その日も塾から帰った後、家の前で加奈子に待ち伏せされた。今日は、加奈子に近付く振りをして、大回りで走って、家の中に入った。冗談じゃない。後ろで何か言っているが無視だ。
家に入って夕飯を食べているとスマホが鳴った。見ると一条さんからだ。
『雄二、私』
『なに?』
『私のお父さんがね。勉強の為にホテル合宿するなら、お父さんの名前で予約してくれるって』
『予約?ホテル合宿?なにそれ』
『名前の通りよ。ホテルで二人で勉強するの。もちろん部屋は別々よ。それぞれの部屋で勉強して、分からない所が有ったら教え合うって感じ。どうかな?』
確かに魅力的だが、一条さんと二人でホテル合宿というのは。でも加奈子を三連休避けるにはいい考えだ。
『その考え良いけど、細かい事聞きたい』
昨日も雄二を家の前で待ち伏せしたけど逃げられた。でも明日から三連休。雄二の家に張り付いて、何とか家の中に入ってしまえばこっちのもの。

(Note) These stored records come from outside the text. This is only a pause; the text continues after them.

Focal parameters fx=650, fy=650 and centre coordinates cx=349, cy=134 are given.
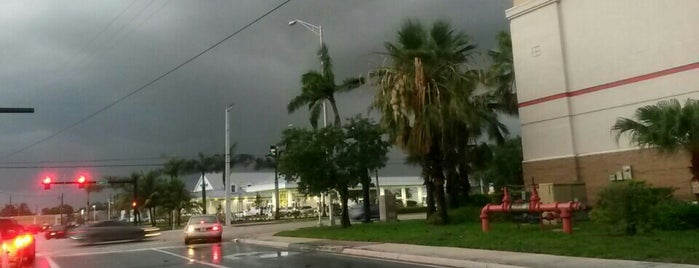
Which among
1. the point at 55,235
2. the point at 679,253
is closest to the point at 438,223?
the point at 679,253

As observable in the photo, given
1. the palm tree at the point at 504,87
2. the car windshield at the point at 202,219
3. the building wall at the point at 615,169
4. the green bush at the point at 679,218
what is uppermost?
the palm tree at the point at 504,87

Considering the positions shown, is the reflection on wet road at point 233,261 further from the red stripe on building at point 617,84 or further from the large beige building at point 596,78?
the red stripe on building at point 617,84

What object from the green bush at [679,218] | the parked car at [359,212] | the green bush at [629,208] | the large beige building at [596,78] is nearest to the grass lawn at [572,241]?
the green bush at [629,208]

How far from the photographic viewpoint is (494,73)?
124ft

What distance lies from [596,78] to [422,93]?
7.55m

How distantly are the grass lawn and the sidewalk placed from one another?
531 mm

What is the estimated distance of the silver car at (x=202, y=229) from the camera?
29406 mm

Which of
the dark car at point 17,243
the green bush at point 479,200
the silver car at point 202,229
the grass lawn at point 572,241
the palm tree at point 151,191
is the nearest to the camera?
the grass lawn at point 572,241

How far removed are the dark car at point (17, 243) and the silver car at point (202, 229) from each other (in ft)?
26.6

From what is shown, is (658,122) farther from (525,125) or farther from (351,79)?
(351,79)

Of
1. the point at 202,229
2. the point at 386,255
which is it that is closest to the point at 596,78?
the point at 386,255

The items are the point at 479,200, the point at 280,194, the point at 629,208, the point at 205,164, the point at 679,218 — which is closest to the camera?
the point at 629,208

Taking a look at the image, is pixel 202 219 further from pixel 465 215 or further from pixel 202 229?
pixel 465 215

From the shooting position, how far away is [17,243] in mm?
17672
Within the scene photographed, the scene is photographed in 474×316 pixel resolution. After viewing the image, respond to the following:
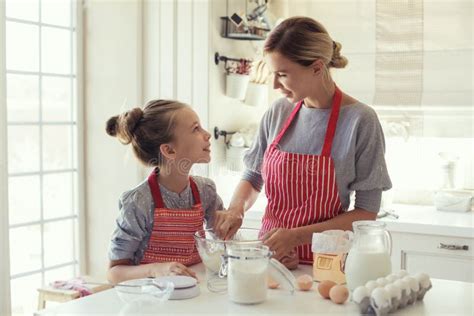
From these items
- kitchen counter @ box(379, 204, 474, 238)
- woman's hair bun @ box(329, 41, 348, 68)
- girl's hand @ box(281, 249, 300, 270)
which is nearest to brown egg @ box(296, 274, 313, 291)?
girl's hand @ box(281, 249, 300, 270)

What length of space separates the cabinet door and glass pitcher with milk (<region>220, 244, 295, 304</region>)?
61.5 inches

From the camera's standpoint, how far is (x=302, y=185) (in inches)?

思い切り低姿勢で誤って、ちょっとどこか引っ掛かった風にして、私の体を触らせれば、あいつは童貞、女性の体なんか知らない。
一条さんとは、していないのは見ているだけで分かる。だからそれで押し倒せば後はどうにでもなる。
ふふっ、雄二、明日こそ一緒になろうね。